Published online by Cambridge University Press: 05 October 2010
There existed at the commencement of historical Greece in 776 B.C., besides the Ionians in Attica and the Cyclades, twelve Ionian cities of note on or near the coast of Asia Minor, besides a few others less important. Enumerated from south to north, they stand—Milêtus, Myûs, Priênê, Samos, Ephesus,Kolophôn, Lebedus,Teôs, Erythræ, Chios, Klazomense, Phôkæa.
That these cities, the great ornament of the Ionic name, were founded by emigrants from European Greece, there is no reason to doubt. How or when they were founded, we have no history to tell us: the legend, which has already been set forth in a preceding chapter, gives us a great event called the Ionic migration, referred by chronologists to one special year, 140 years after the Trojan war.
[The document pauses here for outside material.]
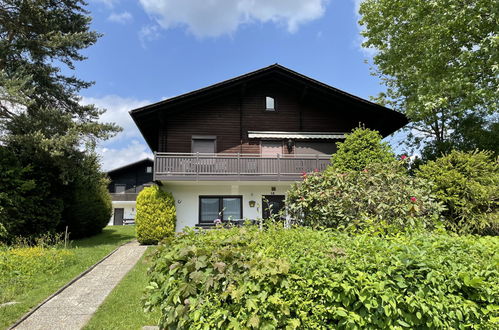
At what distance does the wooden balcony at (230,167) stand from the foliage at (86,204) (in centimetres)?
340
This massive grouping belongs to the character of legend—the Æolic and Ionic emigrations, as well as the Dorian conquest of Peloponnesus, are each invested with unity and imprinted upon the imagination as the results of a single great impulse. But such is not the character of the historical colonies : when we come to relate the Italian and Sicilian emigrations, it will appear that each colony has its own separate nativity and causes of existence. In the case of the Ionic emigration, this large scale of legendary conception is more than usually conspicuous, since to that event is ascribed the foundation or re-peopling both of the Cyclades and of the Asiatic Ionian cities.